Here are a few questions:

"How far along are you?"

"What tech stack are you using, or planning to use, to build this product?"

"Why did you pick this idea to work on? Do you have domain expertise in this area? How do you know people need what you're making?"

"Who are your competitors? What do you understand about your business that they don't?"

"How do or will you make money? How much could you make?"

It's really not that deep or thought provoking. Its fine, you should have answers for these questions, but its hardly worth a founders time going over this as closely as many do.

> And the second reason is that they get to see as many options as possible, because that's obviously better for them

Yes, that's the infinite optionality for them. If I was running YC, I would obv promote the same strategy. As a founder, I think their incentives don't necessarily align with mine.



I've read the application. In fact I've filled it out three times, once successfully and twice not. It is indeed an excellent exercise. Among many other things: if you're a first-time founder then it teaches you what's important, and if you're a second-time founder then it reminds you. (Many second-timers do sometimes need to be reminded, myself included.)


Ah youth. That's how I used to think too.

Then I started to interact with founders and listen to pitches. Oh boy. I used to think that then VCs are just exaggerating when they say they're like 15 minutes into a conversation and have no idea what the founders are saying. Wow. That's so not true.

The whole ecosystem would be better if every founder at last filled out that sheet.

PROBLEMS:
A) According to the thread, how many times did the commenter who has read the application fill it out?
B) Write out the passage from the thread, beginning at the words that have "It's really not" and stopping after "to think too.".
C) Summarize the thread in two sentences.
Nothing in the listing after this is needed here.

RAW DATA:
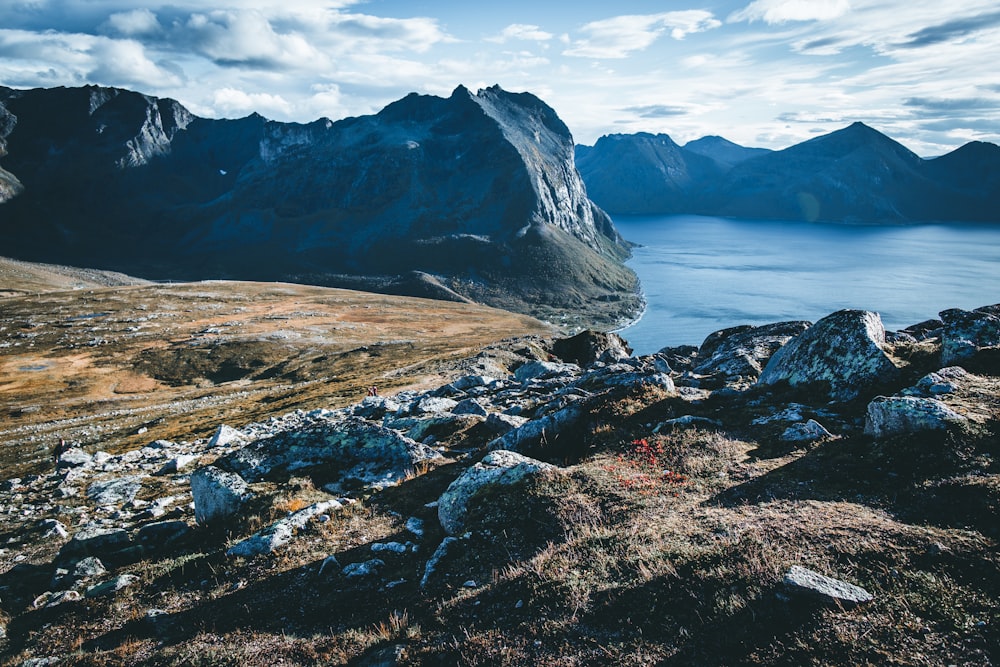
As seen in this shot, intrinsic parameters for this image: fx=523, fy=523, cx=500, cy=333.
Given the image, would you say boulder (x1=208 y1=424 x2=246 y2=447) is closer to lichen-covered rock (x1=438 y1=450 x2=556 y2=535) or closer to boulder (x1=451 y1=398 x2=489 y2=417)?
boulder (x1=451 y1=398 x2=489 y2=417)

---

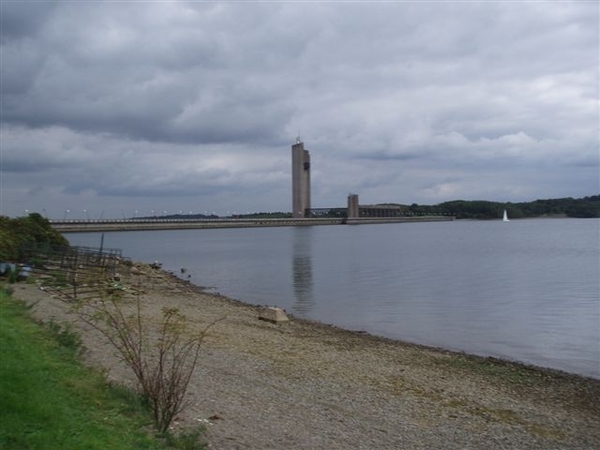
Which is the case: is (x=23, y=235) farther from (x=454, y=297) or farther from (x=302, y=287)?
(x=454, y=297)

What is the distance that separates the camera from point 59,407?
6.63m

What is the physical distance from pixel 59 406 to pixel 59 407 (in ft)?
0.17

RESPONSES IN ORDER:
A) Three times: once successfully and twice not.

B)
It's really not that deep or thought provoking. Its fine, you should have answers for these questions, but its hardly worth a founders time going over this as closely as many do.

> And the second reason is that they get to see as many options as possible, because that's obviously better for them

Yes, that's the infinite optionality for them. If I was running YC, I would obv promote the same strategy. As a founder, I think their incentives don't necessarily align with mine.



I've read the application. In fact I've filled it out three times, once successfully and twice not. It is indeed an excellent exercise. Among many other things: if you're a first-time founder then it teaches you what's important, and if you're a second-time founder then it reminds you. (Many second-timers do sometimes need to be reminded, myself included.)


Ah youth. That's how I used to think too.

C) One commenter lists several questions for founders and argues that they are not deep enough to deserve the close attention many founders give them, adding that YC's incentives don't necessarily align with a founder's. Others call the application an excellent exercise that teaches or reminds founders what's important, and one says the whole ecosystem would be better if every founder filled it out.